▶ _Отрывок_:
+--

Эпитет «божий» Библия употребляет в тех случаях, когда она говорит о делах необыкновенных, непонятных ее составителям. Так, гроза называется бранью божьей, гром и молния — стрелами божьими, высочайшие горы — горами божьими, кедры громадной величины — деревьями божьими.
Отсюда легко понять, что авторы имели в виду, когда они пользовались словами «дух божий»: в одном случае — сильный и сухой ветер, в другом — добродетель, в третьем — глубокую меланхолию, в четвертом — жизненное начало и т. п. Теологи вкладывали в выражение «слово божье» нечто такое, что ниспослано людям свыше, подчеркивая тем самым свое непонимание пророчества, законов и могущества природы. В отличие от научных знаний, пророчество не имеет никаких твердых оснований и принципов, оно не содержит в себе никакой достоверности и зависит только от воображения пророка. Даже сами пророки — и те, остроумно замечает Спиноза, уверовали в божественное откровение не посредством слова божия, а при помощи некоторого знамения. К примеру, Гедеон обращается к богу: «Сделай мне знамение, что ты говоришь со мною» (Судей, VI, 17).

+--

▶ _Исходные данные_:
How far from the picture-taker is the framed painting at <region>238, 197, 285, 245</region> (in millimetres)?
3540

+--

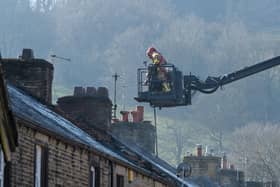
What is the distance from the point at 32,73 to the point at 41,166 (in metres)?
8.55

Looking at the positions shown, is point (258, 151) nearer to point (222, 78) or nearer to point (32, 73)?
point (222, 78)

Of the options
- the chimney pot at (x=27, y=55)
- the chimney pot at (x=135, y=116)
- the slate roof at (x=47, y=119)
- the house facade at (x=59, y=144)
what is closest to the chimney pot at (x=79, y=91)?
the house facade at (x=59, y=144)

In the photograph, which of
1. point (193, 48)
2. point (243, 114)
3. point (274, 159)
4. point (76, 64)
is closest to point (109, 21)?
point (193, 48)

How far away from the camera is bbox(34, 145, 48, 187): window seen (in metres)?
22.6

+--

▶ _Задание_: Допишите продолжение отрывка о библейском эпитете «божий», начав сразу после его последнего предложения.

▶ _Ответ_:
Пророки не знали подлинных причин тех явлений, о которых пророчествовали. Они — люди, обладавшие даром воображения, а не способностью познания действительных причин и законов развития природы. Поэтому содержание и смысл пророчества полностью зависит от темперамента, фантазии и воспитания пророка. Если он был человеком веселым, то, отмечает философ, говорил о победах, о мире, о том, что побуждает людей к радости; если же был меланхоликом, то воображал войны, наказания и всякие беды; если пророк был селянином, то ему представлялись быки и коровы; если воином — полководцы и войска.
Характер и воспитание пророка определяют игру его воображения как в отношении явлении природы и общества, так и в отношении бога. Бог полностью подчинен индивидуальности пророка. Каков пророк — таков в его устах и бог. «Если все это правильно взвесить, то, — умозаключает Спиноза, — легко окажется, что у бога нет никакого собственного стиля в речи, но что только смотря по эрудиции и способностям пророка бог бывает изящен, точен, суров, груб, многоречив и темен» 16.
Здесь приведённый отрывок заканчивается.